UAE reveals leaner, younger government

Friday 19/02/2016
Swearing-in ceremony for ministers in Abu Dhabi

DUBAI - In an effort to meet the ever-growing challenges in the re­gion, the United Arab Emirates installed in a leaner, younger, outwardly more progressive government, including new minis­terial positions designed to nurture happiness and tolerance.

“Our ambitions are limitless and the UAE has high expectations from you. We see you as trustworthy and hope that the UAE and its citizens will always remain your top prior­ity,” Dubai ruler Sheikh Moham­med bin Rashid al-Maktoum said after the February 14th swearing-in ceremony.

“We seek to achieve major devel­opmental leaps in all vital sectors of our country in line with its lead­ing position on the global level.”

Using his preferred method of communicating with his people, Sheikh Mohammed took to Twitter against the backdrop of the fourth World Government Summit to an­nounce the biggest government restructuring in the UAE’s 44-year history.

In a series of tweets during the two-day event, Sheikh Mohammed revealed that the UAE’s presidency had approved a government plan to reduce the number of the coun­try’s ministries while outsourcing some government services to the private sector, an effort to stream­line institutions and attract more foreign investment, according to observers.

“We will have a road map to out­source most government services to the private sector...

The new government will have a smaller number of ministries and more ministers to deal with national and strategic issues,” Sheikh Moham­med, who is the UAE’s vice-pres­ident, said on his official Twitter account.

Among the government down­sizing plans, the ministries of Education and Higher Education will be merged into a single min­istry for the purpose of overseeing the country’s education strategy — from nurseries to postgraduate courses.

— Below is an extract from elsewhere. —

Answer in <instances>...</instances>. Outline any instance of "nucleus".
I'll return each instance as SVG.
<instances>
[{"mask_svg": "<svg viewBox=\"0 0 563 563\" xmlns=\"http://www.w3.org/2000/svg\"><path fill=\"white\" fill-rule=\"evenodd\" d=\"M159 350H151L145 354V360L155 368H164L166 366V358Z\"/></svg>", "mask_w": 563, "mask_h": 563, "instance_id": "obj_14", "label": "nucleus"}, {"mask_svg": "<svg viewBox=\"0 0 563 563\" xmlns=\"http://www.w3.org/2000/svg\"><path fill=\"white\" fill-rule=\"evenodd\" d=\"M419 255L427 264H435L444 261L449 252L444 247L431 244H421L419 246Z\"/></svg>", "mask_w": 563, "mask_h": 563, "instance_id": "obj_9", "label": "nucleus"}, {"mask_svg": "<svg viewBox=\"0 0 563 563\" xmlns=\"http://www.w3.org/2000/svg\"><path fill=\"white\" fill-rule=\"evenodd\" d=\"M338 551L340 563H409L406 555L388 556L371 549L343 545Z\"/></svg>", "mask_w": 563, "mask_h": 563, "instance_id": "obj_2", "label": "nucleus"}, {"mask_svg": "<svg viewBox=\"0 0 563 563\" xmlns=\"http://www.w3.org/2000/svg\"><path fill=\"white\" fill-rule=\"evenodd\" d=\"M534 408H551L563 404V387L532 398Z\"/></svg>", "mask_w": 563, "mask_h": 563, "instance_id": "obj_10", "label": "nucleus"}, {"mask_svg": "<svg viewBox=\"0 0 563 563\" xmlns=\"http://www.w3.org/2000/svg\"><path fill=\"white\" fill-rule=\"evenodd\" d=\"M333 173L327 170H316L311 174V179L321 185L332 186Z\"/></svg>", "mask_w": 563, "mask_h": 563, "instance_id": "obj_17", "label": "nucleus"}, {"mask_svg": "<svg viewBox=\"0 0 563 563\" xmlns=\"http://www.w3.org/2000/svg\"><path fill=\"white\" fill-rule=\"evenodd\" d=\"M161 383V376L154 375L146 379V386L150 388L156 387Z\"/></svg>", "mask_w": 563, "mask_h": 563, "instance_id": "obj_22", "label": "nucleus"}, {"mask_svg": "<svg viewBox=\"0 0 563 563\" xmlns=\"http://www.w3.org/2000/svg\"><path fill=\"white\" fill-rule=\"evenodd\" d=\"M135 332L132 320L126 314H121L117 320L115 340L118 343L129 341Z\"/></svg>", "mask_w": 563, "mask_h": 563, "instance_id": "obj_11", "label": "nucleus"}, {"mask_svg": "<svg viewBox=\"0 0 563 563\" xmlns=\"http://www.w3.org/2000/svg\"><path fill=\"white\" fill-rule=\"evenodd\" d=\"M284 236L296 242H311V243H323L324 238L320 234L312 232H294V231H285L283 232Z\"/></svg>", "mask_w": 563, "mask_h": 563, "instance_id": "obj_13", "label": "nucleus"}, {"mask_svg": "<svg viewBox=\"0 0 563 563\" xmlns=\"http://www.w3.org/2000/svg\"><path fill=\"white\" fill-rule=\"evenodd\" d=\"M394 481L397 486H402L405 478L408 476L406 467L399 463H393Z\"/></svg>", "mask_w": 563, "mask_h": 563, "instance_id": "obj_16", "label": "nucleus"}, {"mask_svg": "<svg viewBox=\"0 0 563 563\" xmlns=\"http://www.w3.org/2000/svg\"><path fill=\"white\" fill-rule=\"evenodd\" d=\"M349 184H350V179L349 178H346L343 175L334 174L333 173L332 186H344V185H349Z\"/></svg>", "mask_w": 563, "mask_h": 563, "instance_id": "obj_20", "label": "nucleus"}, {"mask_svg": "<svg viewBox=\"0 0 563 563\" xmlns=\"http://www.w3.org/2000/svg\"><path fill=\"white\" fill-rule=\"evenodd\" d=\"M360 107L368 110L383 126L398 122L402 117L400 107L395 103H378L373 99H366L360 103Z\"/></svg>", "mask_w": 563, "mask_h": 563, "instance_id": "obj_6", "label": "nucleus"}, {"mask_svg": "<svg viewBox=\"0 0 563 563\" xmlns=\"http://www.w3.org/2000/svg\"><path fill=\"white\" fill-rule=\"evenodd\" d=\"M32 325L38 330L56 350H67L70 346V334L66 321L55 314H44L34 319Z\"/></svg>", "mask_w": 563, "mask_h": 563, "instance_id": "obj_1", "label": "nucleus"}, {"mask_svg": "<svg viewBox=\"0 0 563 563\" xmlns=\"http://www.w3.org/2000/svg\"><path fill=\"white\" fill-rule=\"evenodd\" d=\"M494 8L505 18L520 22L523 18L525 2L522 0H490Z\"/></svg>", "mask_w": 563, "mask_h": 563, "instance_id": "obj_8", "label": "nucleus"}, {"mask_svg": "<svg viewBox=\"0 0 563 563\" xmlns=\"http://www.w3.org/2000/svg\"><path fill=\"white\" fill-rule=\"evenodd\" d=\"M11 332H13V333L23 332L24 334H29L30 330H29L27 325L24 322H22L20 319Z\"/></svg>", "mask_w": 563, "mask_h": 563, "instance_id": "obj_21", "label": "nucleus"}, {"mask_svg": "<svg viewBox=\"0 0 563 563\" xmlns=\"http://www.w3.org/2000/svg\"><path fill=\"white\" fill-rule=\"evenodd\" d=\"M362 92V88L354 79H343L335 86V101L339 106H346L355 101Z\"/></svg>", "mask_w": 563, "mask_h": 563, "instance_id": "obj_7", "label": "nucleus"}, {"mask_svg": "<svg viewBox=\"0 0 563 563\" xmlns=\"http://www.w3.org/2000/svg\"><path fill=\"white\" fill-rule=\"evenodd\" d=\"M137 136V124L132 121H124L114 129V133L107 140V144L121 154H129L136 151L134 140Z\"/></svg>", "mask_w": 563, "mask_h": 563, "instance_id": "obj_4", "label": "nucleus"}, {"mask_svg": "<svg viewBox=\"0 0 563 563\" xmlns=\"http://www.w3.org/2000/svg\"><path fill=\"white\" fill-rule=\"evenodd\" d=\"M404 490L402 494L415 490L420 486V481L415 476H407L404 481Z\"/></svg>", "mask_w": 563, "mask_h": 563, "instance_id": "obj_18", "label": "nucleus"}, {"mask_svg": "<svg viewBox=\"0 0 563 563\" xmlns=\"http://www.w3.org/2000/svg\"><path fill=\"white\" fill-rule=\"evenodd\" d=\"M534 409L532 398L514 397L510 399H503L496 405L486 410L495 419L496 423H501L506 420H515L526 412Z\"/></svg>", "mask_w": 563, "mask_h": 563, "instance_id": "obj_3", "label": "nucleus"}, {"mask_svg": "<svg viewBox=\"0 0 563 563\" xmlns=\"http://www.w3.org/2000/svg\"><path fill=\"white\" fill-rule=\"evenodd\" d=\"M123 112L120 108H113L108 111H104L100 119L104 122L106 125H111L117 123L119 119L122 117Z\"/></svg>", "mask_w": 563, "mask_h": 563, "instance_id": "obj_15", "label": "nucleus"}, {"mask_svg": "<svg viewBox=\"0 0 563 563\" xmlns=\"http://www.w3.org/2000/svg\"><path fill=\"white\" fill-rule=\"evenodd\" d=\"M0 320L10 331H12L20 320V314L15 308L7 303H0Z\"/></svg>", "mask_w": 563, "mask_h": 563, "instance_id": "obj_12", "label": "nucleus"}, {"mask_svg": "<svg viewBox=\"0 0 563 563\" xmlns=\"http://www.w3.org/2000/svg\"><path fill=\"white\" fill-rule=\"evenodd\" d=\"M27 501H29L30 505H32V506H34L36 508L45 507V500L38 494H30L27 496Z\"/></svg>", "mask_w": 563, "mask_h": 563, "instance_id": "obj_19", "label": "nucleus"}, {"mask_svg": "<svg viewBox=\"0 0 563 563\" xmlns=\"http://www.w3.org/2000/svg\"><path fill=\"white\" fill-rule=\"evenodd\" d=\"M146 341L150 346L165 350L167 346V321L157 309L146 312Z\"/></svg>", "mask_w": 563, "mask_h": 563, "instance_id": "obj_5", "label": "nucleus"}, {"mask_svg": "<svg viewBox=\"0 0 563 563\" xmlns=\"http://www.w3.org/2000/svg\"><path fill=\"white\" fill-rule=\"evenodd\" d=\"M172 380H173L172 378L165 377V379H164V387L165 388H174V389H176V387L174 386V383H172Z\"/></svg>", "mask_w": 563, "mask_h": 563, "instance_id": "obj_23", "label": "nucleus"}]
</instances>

The Labour Ministry will become the Ministry of Human Resources and Emiratisation, and the Culture Ministry has been expanded to in­clude knowledge development, while the National Council of Tour­ism and Antiquities will be under the Economy Ministry.

Sheikh Mohammed also said the UAE’s Cabinet Affairs Ministry would be in charge of devising fu­ture strategies to prepare the coun­try for the post-oil era. The UAE has the most diverse economy in the Gulf Cooperation Council (GCC).

Another high-profile appoint­ment was the naming of Major- General Sheikh Khalid bin Mo­hamed bin Zayed al-Nahyan as chairman of the country’s intelli­gence agency.

Sheikh Khalid is the son of Abu Dhabi’s Crown Prince Sheikh Mo­hammed bin Zayed al-Nahyan, who is expected to be the next president of the seven-state emir­ates federation.

The announcement that generat­ed the most attention was the crea­tion of a Minister of State for Hap­piness, who would be tasked with pushing policy “to create social good and satisfaction.” The Dubai ruler revealed the new ministerial position would be held by Ohood bint Khalfan al-Roumi, who will also continue as director-general of the prime minister’s office. The UAE ranked 20th in the 2015 World Happiness Report.

Veteran Emirati policymaker Sheikha Lubna al-Qasimi will also head the newly established Min­istry of Tolerance, which accord­ing to Sheikh Mohammed will be tasked with promoting tolerance “as a fundamental value in UAE so­ciety”.

The new government includes eight new ministers, five of whom are women. The average age of the new ministers is 38 years with the youngest being Oxford University graduate Shamma al-Mazrui, 22, who was named minister of State for Youth Affairs.

A number of officials kept their jobs in the new cabinet, including the ministers of Interior and For­eign Affairs.

The UAE has avoided the turmoil that has swept much of the region in recent years, attracting millions of tourists and foreign workers while focusing on trade, energy and financial services.